[Spatial question listing]
· · · ·

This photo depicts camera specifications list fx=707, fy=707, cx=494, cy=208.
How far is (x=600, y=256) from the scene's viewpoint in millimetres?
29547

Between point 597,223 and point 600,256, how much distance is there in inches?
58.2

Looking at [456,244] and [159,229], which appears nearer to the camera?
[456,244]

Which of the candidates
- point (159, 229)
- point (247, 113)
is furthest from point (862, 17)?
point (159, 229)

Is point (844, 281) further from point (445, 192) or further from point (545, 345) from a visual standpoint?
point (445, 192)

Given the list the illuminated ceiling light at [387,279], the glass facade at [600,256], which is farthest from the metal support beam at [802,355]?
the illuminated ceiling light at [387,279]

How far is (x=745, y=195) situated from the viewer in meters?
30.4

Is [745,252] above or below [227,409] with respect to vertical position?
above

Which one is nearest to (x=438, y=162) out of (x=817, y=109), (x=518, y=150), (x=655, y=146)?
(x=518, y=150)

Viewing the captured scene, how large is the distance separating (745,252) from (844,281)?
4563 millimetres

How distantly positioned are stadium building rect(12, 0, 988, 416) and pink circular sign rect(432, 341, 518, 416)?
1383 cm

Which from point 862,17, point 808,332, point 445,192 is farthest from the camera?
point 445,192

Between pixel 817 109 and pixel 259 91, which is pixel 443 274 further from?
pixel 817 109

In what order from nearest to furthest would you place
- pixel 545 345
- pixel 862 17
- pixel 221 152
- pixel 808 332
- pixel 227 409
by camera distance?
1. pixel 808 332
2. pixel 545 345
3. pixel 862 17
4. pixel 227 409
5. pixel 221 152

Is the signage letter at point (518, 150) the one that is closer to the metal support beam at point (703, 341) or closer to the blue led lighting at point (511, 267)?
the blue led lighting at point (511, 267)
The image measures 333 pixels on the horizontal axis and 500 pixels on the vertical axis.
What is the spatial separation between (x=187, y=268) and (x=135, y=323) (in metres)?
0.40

· · · ·

What you are asked to do —
Reproduce the listing above in full, substituting "steel support beam" for every instance of "metal support beam" and leaving all other text unchanged.

Written answer —
This photo depicts camera specifications list fx=707, fy=707, cx=494, cy=208.
How far is (x=600, y=256) from the scene's viewpoint in millimetres?
29547

Between point 597,223 and point 600,256, how much distance is there in inches?
58.2

Looking at [456,244] and [159,229], which appears nearer to the camera?
[456,244]

Which of the candidates
- point (159, 229)
- point (247, 113)
is furthest from point (862, 17)?
point (159, 229)

Is point (844, 281) further from point (445, 192) or further from point (545, 345) from a visual standpoint?
point (445, 192)

Given the list the illuminated ceiling light at [387,279], the glass facade at [600,256], which is farthest from the steel support beam at [802,355]?
the illuminated ceiling light at [387,279]

How far is (x=745, y=195) situated from the viewer in meters?
30.4

Is [745,252] above or below [227,409] with respect to vertical position?
above

Which one is nearest to (x=438, y=162) out of (x=817, y=109), (x=518, y=150), (x=655, y=146)?
(x=518, y=150)

Viewing the captured scene, how large is the distance separating (745,252) from (844,281)?
4563 millimetres

How distantly positioned are stadium building rect(12, 0, 988, 416) and pink circular sign rect(432, 341, 518, 416)?
1383 cm

Which from point 862,17, point 808,332, point 445,192 is farthest from the camera?
point 445,192

Between pixel 817 109 and pixel 259 91, which is pixel 443 274 further from?
pixel 817 109

In what order from nearest to furthest would you place
- pixel 545 345
- pixel 862 17
- pixel 221 152
- pixel 808 332
- pixel 227 409
by camera distance?
1. pixel 808 332
2. pixel 545 345
3. pixel 862 17
4. pixel 227 409
5. pixel 221 152

Is the signage letter at point (518, 150) the one that is closer to the steel support beam at point (703, 341) or closer to the blue led lighting at point (511, 267)?
the blue led lighting at point (511, 267)
The image measures 333 pixels on the horizontal axis and 500 pixels on the vertical axis.
What is the spatial separation between (x=187, y=268) and (x=135, y=323) (in metres)?
0.40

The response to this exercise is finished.